Philippines stages bloody Easter crucifixions
Roman Catholic fanatics in the Philippines had themselves nailed to the cross Friday in a bloody display of religious frenzy as the Christian world marked the day Jesus was crucified.
The gruesome real-life re-enactments of the crucifixion, which are held every Good Friday in the Philippines, are frowned upon by the Catholic church but have become freak tourist draws.
Faith healer Arturo Bating, 44, spread his arms and maintained stoic calm as he was hoisted onto a wooden cross atop a sandy mound. He then had 10-centimetre (four-inch) nails driven through his palms.
It was the first time he had done it, he said.
“This is a vow I had made to God so that He will spare my family from sickness,” the penitent, swathed in a white robe, told AFP after his ordeal, which lasted several minutes, as is usual, and was seen by hundreds of people.

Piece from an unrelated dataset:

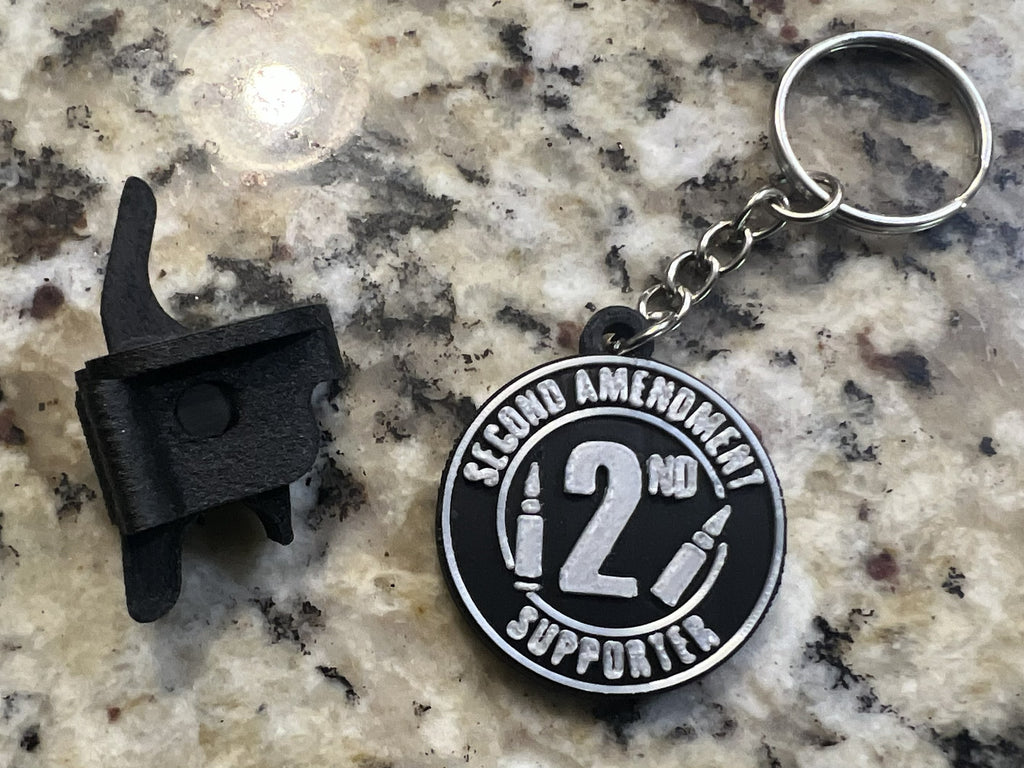 2A Second Amendment Supporter Keychain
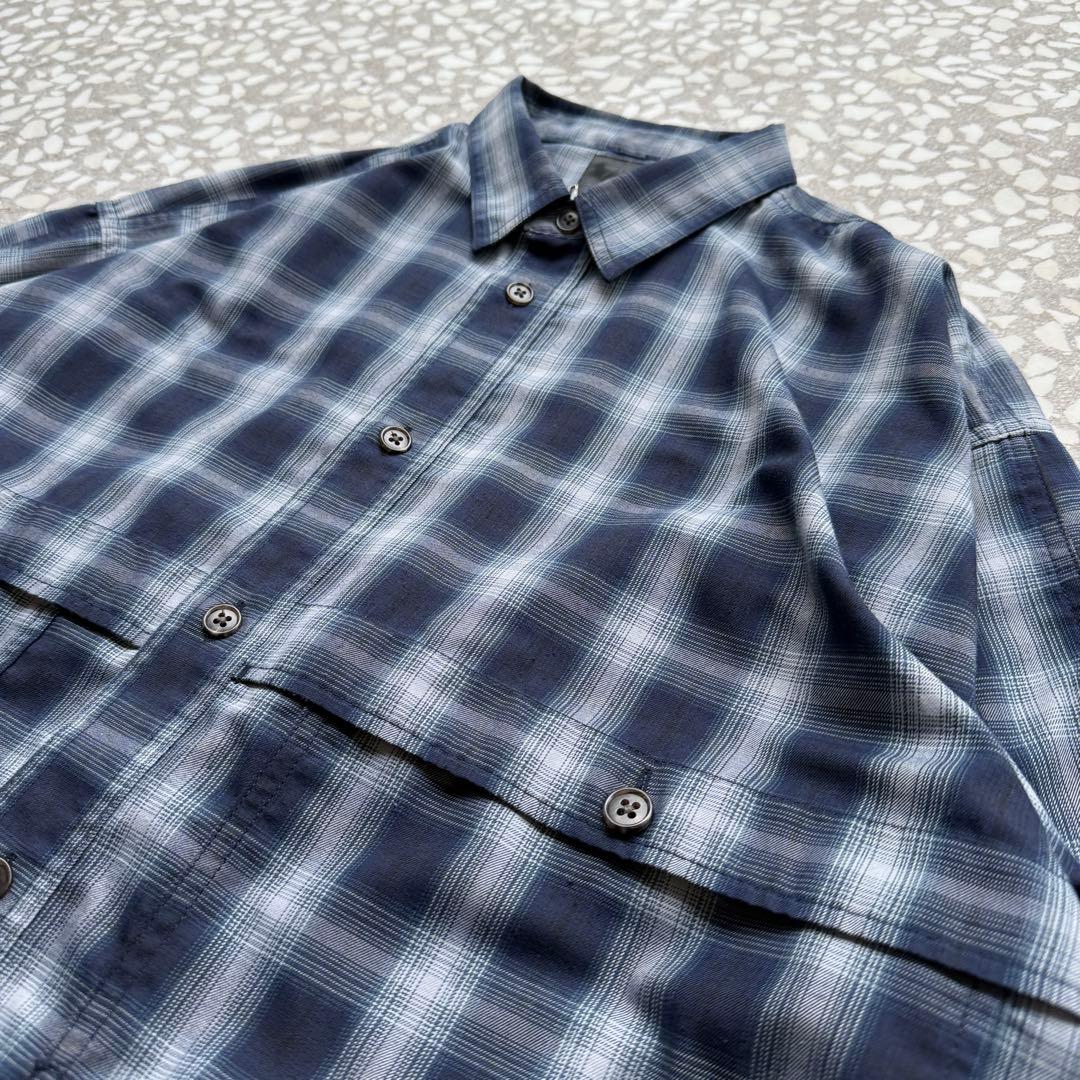 【雰囲気抜群、テック系】ダイワ長袖シャツ古着マルチポケット田中シェン有原みゆ紀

“It was a bit painful, but bearable,” he added, pledging to take part in the ritual every year.
In some cases the devotees — who do not take painkillers — also had their feet nailed to the cross and one person had to be rushed off in a waiting ambulance after his feet suffered from heavy bleeding.
More than 20 fanatics, including one woman, were nailed to crosses in the farming regions on the outskirts of the northern city of San Fernando and nearby Paombong town, AFP photographers on the scene said.
Crucifixions are the grisliest, but by no means the only extreme acts of penitence on show in the Philippines, Asia’s largest Catholic outpost with about 75 million followers.
Dozens of barefoot male devotees wearing black hoods whipped their own bare backs bloody with strips of bamboo tied to a string as they went around the San Fernando neighbourhoods on Thursday and Friday.
They were followed by groups of children who covered their faces as blood from the whips sprayed on to their clothes.
Alex Laranang, 57, told AFP he had had himself crucified every year for the past 12 years.
“I had made a vow to do this every year until I die,” said Laranang, who sells snacks aboard buses for a living.
“I do not expect anything in return. I do this for my God.”
Like Bating, he said the physical pain was a minor inconvenience.
“I hardly feel any pain. The nerves have been deadened.”
He added: “After this, I go home, eat and go to sleep. After two days I go back to work.”
Archbishop Jose Palma, president of the Catholic Bishops’ Conference of the Philippines, said earlier this week that while the Church did not encourage the extreme show of worship, it does not fault those who go through it.
“We do not judge and condemn, but we discourage it,” the church leader said on Catholic radio Veritas.
The ceremonies are supervised by local governments, which put medical treatment on standby, said Reynaldo Sulit, a district official in Paombong.
“People here follow their own beliefs. We should not take that against them,” he told AFP.
Camilla Kozinska, a freelance photographer from Poland who is on the last leg of a four-month Asian tour, said she was both repelled and fascinated watching the crucifixions.
“There’s just too much blood,” the 29-year-old Catholic told AFP as she joined about 3,000 Filipino and foreign spectators in one village.
“It’s a new experience for me.”
Many Filipinos went through more practical acts of piety like visiting churches on foot to pray during the Maundy Thursday and Good Friday holidays.